Donner à voir, même quand il n’y a rien à montrer 

Choses immontrables sur Instagram. Dans ce monde à portée de pouce, on assiste à une glamourisation de toute sorte de pratique sociale et d’évènement, constate Illana Weizman. Le confinement étant sans doute l’événement -ou plutôt, le “non-événement” du siècle- il faut absolument en être et le montrer. Comme c’est le cas avec la maternité ou la grossesse, on va faire d’une expérience somme toute assez commune et pas forcément géniale à vivre quelque chose d’esthétique.

Centré sur l’image, le réseau social est le vecteur privilégié d’une mise en scène du soi.Instagram constitue une scène, comme au théâtre, où les utilisateurs et utilisatrices se donnent à voir publiquement comme ‘respectables’, note Marion Dalibert. Or, ce qui est socialement considéré comme ‘respectable’ est relié directement aux valeurs -et on pourrait ajouter, à l’esthétisme- des classes moyennes et supérieures blanches. Cet esthétisme blanc et bourgeois en vient à constituer une norme sur ce réseau social, ce qui est aussi une forme de violence symbolique. On peut d’ailleurs l’observer au niveau des photographies des intérieurs d’appartement ou des plats cuisinés sous le hashtag #confinement…” Une recherche rapide le prouve: sur Instagram, #confinement rime avec bibliothèques remplies, appartements haussmanniens bien rangés -ou méticuleusement désordonnés- enfants sages et frigos pleins. Si je fais partie d’une classe sociale élevée, je vais mettre en avant le fait que je prodigue des cours de qualité à mes enfants et que je me refais toute la Pléiade, pour me distinguer des autres et montrer à quel point mon goût est le meilleur, développe Illana Weizman. Les classes populaires, bien qu’elles aient également accès à ces médium, y sont invisibilisées. 
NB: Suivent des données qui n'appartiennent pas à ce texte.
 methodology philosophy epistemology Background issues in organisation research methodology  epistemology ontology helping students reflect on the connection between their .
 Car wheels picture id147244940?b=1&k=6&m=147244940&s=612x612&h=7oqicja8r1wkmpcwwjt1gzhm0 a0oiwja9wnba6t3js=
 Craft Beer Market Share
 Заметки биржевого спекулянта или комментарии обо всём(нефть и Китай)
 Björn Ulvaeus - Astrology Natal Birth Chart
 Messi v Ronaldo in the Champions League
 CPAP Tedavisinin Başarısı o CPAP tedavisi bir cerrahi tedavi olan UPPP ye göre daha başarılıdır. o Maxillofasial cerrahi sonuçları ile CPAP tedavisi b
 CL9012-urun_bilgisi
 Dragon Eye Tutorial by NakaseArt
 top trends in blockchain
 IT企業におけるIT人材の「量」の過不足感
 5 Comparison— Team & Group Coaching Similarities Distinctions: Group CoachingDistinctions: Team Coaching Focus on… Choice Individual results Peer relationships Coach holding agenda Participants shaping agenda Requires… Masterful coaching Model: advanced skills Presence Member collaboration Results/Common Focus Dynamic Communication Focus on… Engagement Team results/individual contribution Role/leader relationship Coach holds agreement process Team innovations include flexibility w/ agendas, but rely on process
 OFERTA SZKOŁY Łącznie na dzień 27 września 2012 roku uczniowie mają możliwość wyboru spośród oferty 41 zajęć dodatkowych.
Dans une période comme celle que nous sommes en train de vivre, où l’avenir est incertain, les réseaux sociaux deviennent alors -encore plus qu’en temps normal- la source d’une violence symbolique inouïe. Quand les plus privilégié·e·s affichent leur confinement parfait, celles et ceux qui le sont moins sont confronté·e·s à des injonctions irréalisables, et se mettent énormément de pression, affirme la chercheuse. Face à ces démonstrations de parents idéaux, qui s’improvisent professeurs à domicile entre deux séances de sport tout en proposant à leurs enfants des petits plats maison, celles et ceux qui ne tiennent pas la barre n’ont plus qu’à culpabiliser.